— Странно, что Дуранд сам еще не слился с нею, — сыронизировал Комаров. — Но что поразило тебя в твоих трансах более всего?
— Я достигал такого состояния, что расширялся за пределы мира и сам становился всей Вселенной, я видел в себе и нижние миры, и Ликополис, и Землю, и планеты Вотчима, и все это жило и гудело во мне… И все это я постиг за какое-то мгновение. Представь себе, что ты одновременно везде, на суше, на море, в небе, в масштабах целой Вселенной и в масштабе капли воды, что ты еще не родился, что ты еще в утробе, что ты молодой, старый, вне смерти. Постигни все сразу: времена, места, качества, количества… Ты един со всем на свете, можешь сосредоточить внимание в любой молекуле мира в любой момент…
— Ты стал богом, — подсказал Комаров, вспоминая те несколько трипов, что он прошел на Земле в Мексике и в Европе и обсуждения этих трипов с другими психонавтами после сеансов. В свое время его втянула в эти занятия Лариса.
— Ну да, — задумчиво улыбнулся Великан. — Дуранд так и говорил… И сам стал богом, и мог разговаривать с богами.
— Что же еще говорил Дуранд?
— Он говорил, что на начальной стадии дух зелья как будто протирает нам очки, через которые мы смотрим на все. Далее в нас происходит вселение божества, и мы учимся преодолевать свой ограниченный взгляд.

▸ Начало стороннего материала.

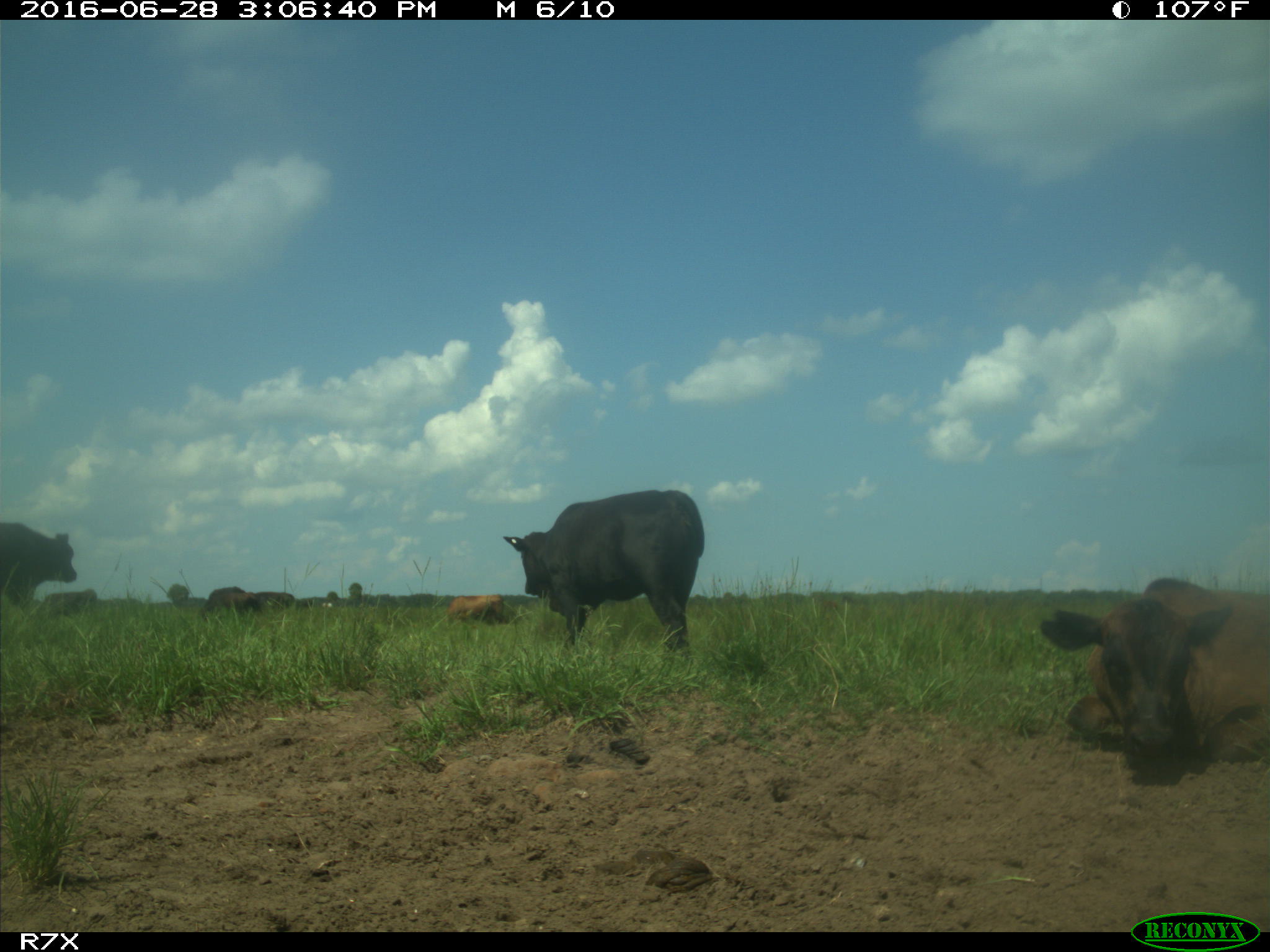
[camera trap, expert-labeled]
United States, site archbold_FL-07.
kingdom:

Наконец, на высшей стадии, которой я не достиг, происходит растворение в блаженстве, исчезновение «я» в высшем мире, с которым оно должно слиться…
Слыша все это, Комаров не мог не вспомнить свои беседы с Шапошником и библиотекарем, а также речи на Совете Ордена.
— Сдается мне, — сказал он, — что этот Дуранд работает на волков… Их дорожки ведут в одно и то же место…
— Хочешь попробовать этого порошка? — спросил Великан.
— Думаю, попробовать надо, — ответил Комаров. — Только мне и небольшой дозы будет достаточно…
— Хитромудрый ты, Залепуха, — ответил ему верзила. — Вот что в тебе есть и чего нет во всех нас, так это умеренность… Дивлюсь я, как ты с такой осмотрительностью вообще оказался в здешних краях…
И он дружески, со свойственной ему медвежьей грацией похлопал Комарова по загривку.
Во время очередного общения с зеркалом Комаров как-то как будто забылся, замечтался или ему привиделось, будто он ранен и кто-то несет его на спине. Был ли это сон или греза наяву, трудно сказать — ведь в Ликополисе никто не спал и никто не видел видений, кроме как во время оцепенения после правежей.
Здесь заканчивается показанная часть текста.